### STATED GOAL
Arrange as a numbered list the lines of the records from the one containing "What distance exists" through the last line of the records, leaving out blank lines.

(Spatial question records)

╔══

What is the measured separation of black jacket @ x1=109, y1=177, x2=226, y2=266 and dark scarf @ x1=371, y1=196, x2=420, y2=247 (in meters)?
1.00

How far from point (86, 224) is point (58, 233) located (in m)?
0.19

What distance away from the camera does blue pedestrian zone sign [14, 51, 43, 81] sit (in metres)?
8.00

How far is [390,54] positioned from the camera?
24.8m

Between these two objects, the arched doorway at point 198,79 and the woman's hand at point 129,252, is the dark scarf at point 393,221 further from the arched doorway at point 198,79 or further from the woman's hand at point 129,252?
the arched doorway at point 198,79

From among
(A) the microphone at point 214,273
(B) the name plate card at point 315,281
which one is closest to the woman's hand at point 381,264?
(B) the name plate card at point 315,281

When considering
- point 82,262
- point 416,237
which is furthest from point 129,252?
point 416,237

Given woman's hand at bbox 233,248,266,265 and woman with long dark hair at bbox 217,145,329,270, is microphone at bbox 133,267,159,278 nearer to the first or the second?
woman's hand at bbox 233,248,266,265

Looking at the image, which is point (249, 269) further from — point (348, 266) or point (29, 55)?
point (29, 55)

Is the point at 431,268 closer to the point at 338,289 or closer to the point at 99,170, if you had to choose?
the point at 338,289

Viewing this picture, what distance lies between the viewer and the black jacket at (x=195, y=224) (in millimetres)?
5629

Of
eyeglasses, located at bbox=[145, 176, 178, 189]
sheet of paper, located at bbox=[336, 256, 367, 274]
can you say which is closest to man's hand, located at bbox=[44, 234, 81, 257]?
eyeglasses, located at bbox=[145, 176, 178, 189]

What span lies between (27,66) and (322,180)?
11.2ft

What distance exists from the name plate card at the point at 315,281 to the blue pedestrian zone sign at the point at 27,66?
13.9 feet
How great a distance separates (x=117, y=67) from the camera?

╚══

### THE ANSWER
1. What distance exists from the name plate card at the point at 315,281 to the blue pedestrian zone sign at the point at 27,66?
2. 13.9 feet
3. How great a distance separates (x=117, y=67) from the camera?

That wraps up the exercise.